There is a drive towards more energy efficient structures. Significant energy is used to cool structures, with an estimated 20-50% of heat absorption occurring from sunlight radiation through windows. Removing cooling loads from windows translates to a total estimated cost of almost $15 billion per year. A small fraction of these windows encompass energy-savings design features such as low-emissivity coating, argon filling, and vacuum insulation. Furthermore, windows have massive potential for power generation and integration of self-powered electronics, sensors, and displays while retaining nearly identical optical properties. Therefore, there is a need for a technology that can both reduce heat absorption and eliminate the need of an outside power source for integrated self-powered electronics, sensors, and displays.

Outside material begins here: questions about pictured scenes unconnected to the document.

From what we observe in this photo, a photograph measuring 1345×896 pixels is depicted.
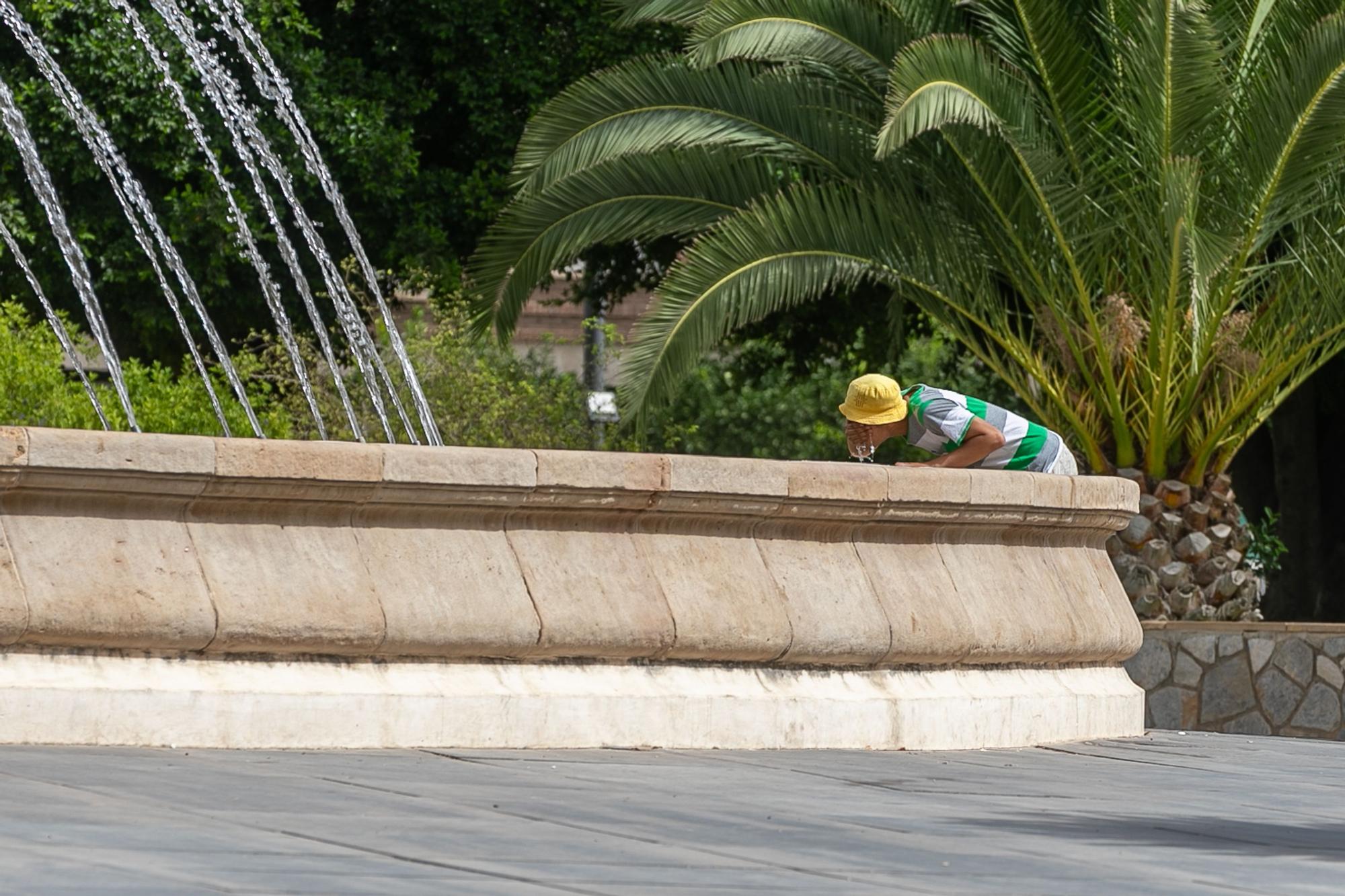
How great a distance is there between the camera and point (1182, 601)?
1323cm

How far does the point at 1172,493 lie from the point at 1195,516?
0.21 meters

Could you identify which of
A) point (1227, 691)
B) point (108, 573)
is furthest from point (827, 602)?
point (1227, 691)

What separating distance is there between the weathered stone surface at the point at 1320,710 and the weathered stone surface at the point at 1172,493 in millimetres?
1839

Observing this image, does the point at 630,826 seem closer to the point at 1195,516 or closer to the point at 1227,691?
the point at 1227,691

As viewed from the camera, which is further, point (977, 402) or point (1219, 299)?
point (1219, 299)

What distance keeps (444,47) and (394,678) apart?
13456 mm

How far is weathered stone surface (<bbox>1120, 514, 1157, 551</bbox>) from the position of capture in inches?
517

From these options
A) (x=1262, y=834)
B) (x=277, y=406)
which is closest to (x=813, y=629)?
(x=1262, y=834)

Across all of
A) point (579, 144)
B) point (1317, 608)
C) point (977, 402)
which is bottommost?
point (1317, 608)

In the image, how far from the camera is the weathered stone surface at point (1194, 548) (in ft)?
43.3

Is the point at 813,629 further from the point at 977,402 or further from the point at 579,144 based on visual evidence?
the point at 579,144

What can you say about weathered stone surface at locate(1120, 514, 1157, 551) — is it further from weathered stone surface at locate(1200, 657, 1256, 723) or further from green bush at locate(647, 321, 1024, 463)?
green bush at locate(647, 321, 1024, 463)

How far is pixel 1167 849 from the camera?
5422mm

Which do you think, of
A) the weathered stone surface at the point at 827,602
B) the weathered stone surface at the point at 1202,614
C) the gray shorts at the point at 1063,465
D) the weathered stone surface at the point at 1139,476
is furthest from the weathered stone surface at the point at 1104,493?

Researchers at Arizona State University have invented a method of integrating visible-wavelength-transparent, UV-absorbing, and voltage generating PV devices comprised of Metal-ZnS/ZnO schottky junctions. Using ZnS/ZnO junctions lowers production cost and improves solar cell efficiency. These junctions are also flexible, creating the possibility of integrating PV cells onto contoured windows. Existing glass can be retrofit to incorporate PV devices, and this invention can be integrated into existing glass production processes at low cost.
- Smart windows
- PV solar power
- Personal electronics
- Commercial and residential building energy efficiency
- Building lighting systems
Benefits and Advantages
- Low Cost –
- Reduced energy demand for buildings.
- Existing windows can be retrofit with PV cells.
- Scalability –Production methods can easily be scaled up to meet large-scale production needs.
- Environmentally Friendly – Reduced energy demands decrease the amount of greenhouse gas emissions.
- Optically Transparent – Light can still pass through the window to illuminate the space.